The other thing that really seals it as being a developing nation is the lack of potable drinking water and the general conditions of the public toilets.  Of course, it is not uncommon to go somewhere internationally and not be able to drink the water.  However, along with that are the scams that arise from bottles of water being reused and refilled with the local water and then being sold as new.  In order to make consumers feel safe, companies like Aquafina and Evian put safety seals around the caps which ensure it has not been opened before.  In addition, the public restrooms are by and large gross.  This was to be expected.  However, the lack of toilet paper and soap only add to the feeling that things in Hanoi just aren’t very clean and visitors have to be careful not to spread germs and get sick while here.

Amazing viewsI hope I haven’t scared you off, because even with all that said, Hanoi has been one of my favorite stops on the trip so far.  We were able to take a day trip to Ha Long Bay, a group of 1900 tiny islets about three hours south-east of Hanoi.  It was far to go for a day trip, and it would have been better if we had done a 2 night/3 day which is their specialty, but we’re working with tight timing.  We had a delicious lunch on board the boat, then traveled around the bay.  Our first stop was a traditional fishing village, with small homes permanently on the water.  These homes only have generators for electricity and the children only attend school up to 8th grade.  (There is a one room schoolhouse on the water and if they want to go to the upper grades they have to move to the mainland.)  We were particularly interested in the wide array of houseboats, including some made with brick and mortar.  Sadly, having people live in the bay means it is littered with trash; however, further out in the water it is absolutely gorgeous.  We made our way over to “Heavenly Cave” and walked around looking at different rock formations.  Honestly, the tour itself was a little underwhelming, but being out on the water made it all worthwhile.  It would be a wonderful place to come for a longer stay.

Just a small section of Ha Long Bay

Just a small section of the former prison, this was one of two rooms of exhibits on American POWs. John McCain’s flight suit can be seen in the rear of the room.

[DATA BLOCK]:

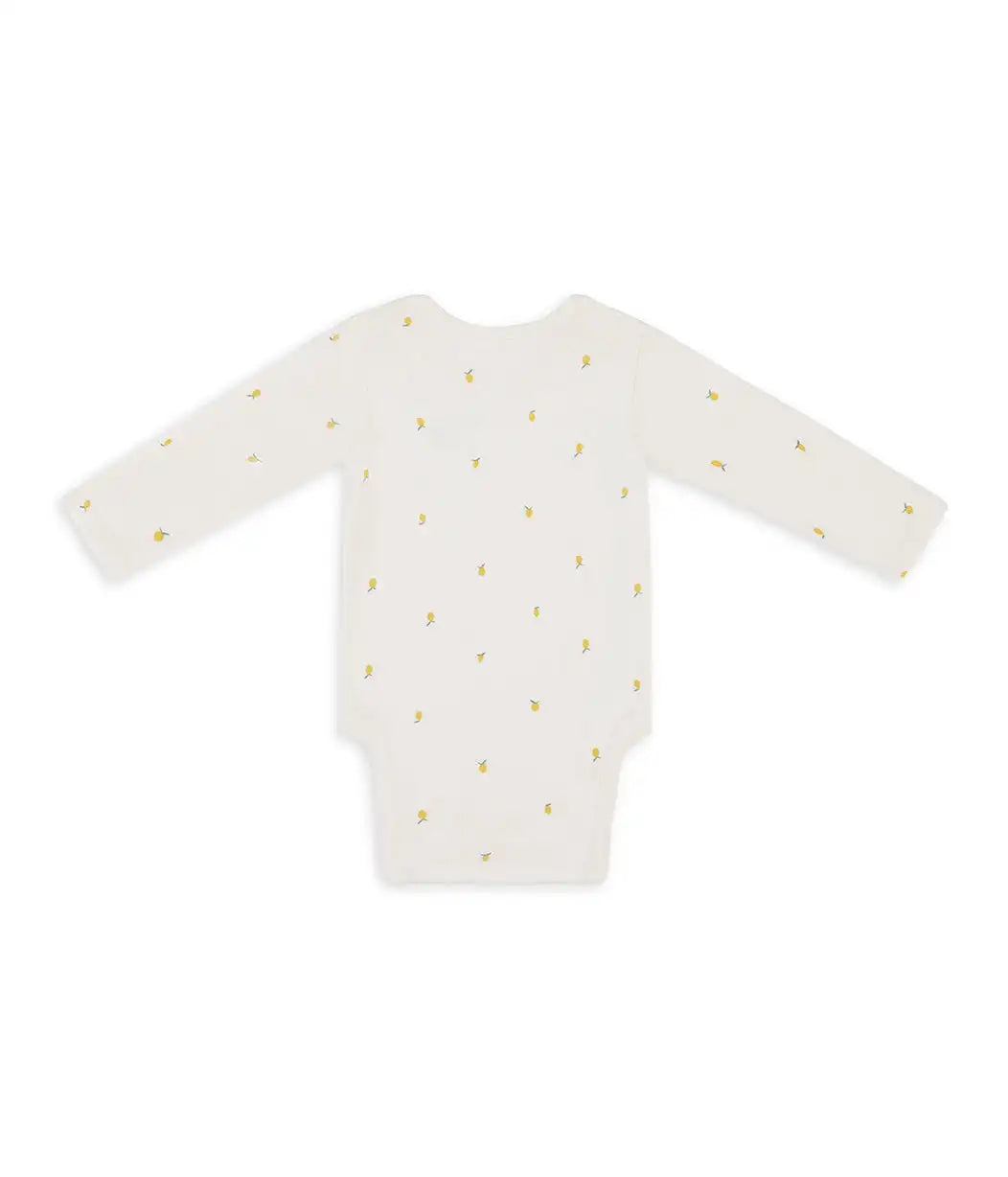 lovetodreamshop.us.com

[WHAT NEEDS TO BE DONE]: Reproduce the Hanoi travel text from "The other thing" to "sick while here.". The data is not needed for anything here.

[EXERCISE ANSWER]:
The other thing that really seals it as being a developing nation is the lack of potable drinking water and the general conditions of the public toilets.  Of course, it is not uncommon to go somewhere internationally and not be able to drink the water.  However, along with that are the scams that arise from bottles of water being reused and refilled with the local water and then being sold as new.  In order to make consumers feel safe, companies like Aquafina and Evian put safety seals around the caps which ensure it has not been opened before.  In addition, the public restrooms are by and large gross.  This was to be expected.  However, the lack of toilet paper and soap only add to the feeling that things in Hanoi just aren’t very clean and visitors have to be careful not to spread germs and get sick while here.